In most cases, those leaders were bishops, roughly the LDS equivalent of pastors who serve on a volunteer basis. Bishops are drawn from the church’s lay priesthood, are all men, and serve for several years while maintaining jobs, families, and any other personal commitments.

In response to their requests for guidance, the women said, they were told by their bishops to stay in abusive relationships, that their eternal salvation could be jeopardized by leaving violent partners, and that they were to blame for their marital problems. 

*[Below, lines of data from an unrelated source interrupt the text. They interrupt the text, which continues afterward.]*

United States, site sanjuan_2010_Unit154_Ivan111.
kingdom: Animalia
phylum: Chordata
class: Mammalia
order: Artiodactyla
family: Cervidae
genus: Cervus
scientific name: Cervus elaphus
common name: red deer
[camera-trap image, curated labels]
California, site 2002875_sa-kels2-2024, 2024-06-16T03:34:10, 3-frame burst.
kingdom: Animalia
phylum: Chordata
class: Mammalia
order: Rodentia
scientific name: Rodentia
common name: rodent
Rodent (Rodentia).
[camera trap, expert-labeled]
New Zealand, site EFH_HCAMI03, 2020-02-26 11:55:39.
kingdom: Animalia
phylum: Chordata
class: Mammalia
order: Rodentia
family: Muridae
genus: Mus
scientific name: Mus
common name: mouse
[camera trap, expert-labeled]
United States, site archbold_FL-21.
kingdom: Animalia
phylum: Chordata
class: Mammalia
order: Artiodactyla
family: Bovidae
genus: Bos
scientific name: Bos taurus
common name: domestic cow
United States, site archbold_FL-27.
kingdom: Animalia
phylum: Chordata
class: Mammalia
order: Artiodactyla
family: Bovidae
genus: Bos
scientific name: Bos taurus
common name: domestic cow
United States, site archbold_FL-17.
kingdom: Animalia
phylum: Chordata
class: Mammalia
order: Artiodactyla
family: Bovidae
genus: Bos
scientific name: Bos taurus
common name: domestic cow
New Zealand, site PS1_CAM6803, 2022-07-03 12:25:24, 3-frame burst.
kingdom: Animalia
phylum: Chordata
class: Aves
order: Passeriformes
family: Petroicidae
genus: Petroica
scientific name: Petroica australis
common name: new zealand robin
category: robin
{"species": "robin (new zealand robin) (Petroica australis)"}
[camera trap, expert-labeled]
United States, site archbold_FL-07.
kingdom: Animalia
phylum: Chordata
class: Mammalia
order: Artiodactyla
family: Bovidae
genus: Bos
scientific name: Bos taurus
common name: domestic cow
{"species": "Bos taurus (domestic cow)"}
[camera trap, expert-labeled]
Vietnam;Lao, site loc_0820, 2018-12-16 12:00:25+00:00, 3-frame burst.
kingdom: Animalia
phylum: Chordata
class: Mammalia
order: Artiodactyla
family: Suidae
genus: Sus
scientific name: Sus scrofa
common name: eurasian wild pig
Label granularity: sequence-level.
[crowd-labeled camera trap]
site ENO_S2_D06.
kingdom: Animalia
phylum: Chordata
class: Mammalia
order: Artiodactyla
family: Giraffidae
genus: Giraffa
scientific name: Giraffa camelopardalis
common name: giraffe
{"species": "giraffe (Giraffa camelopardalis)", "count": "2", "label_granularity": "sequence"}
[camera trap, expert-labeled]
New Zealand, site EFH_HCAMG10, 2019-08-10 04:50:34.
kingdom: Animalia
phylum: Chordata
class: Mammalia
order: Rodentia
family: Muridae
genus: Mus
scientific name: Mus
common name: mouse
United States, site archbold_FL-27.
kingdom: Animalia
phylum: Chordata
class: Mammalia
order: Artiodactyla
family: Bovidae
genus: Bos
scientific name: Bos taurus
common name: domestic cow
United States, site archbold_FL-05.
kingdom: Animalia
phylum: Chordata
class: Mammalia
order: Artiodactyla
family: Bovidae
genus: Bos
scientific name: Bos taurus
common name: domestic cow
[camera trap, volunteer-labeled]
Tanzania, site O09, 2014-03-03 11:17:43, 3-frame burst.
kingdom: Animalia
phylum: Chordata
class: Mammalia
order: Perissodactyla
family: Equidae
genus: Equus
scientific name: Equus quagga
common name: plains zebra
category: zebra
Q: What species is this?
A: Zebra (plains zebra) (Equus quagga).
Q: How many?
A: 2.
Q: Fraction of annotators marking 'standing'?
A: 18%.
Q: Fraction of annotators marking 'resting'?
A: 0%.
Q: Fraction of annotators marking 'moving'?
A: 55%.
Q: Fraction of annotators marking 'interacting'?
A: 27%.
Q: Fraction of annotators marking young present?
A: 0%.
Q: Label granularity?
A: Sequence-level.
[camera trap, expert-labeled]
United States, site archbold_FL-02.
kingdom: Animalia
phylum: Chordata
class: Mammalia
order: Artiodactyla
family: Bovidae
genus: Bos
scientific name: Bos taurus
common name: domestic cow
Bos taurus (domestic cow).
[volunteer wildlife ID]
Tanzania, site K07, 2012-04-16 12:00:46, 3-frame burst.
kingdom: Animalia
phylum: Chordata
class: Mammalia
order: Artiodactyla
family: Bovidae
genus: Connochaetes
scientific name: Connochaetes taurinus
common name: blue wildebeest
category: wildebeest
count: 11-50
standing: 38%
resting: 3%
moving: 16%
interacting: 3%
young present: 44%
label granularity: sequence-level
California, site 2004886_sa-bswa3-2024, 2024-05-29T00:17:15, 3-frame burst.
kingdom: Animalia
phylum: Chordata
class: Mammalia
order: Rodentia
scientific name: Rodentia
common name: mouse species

Though some reported positive experiences with church leaders, every woman who spoke with BuzzFeed News for this story said there are widespread inadequacies in the way local Mormon leaders handle reports of abuse and domestic violence.

Sadly, this is not a uniquely Mormon issue. Minimizing the effects of abuse happens all over Christianity, which is odd, considering that men are the ones who are trusted to lead their families spiritually. Yet somehow, the women are held responsible for keeping their tempers in check. Talk about double standards.

Gaslighting is a common tool of abusers to keep their victims in line. It’s even more powerful when victims are told that God will punish them for doing what’s necessary to save their lives.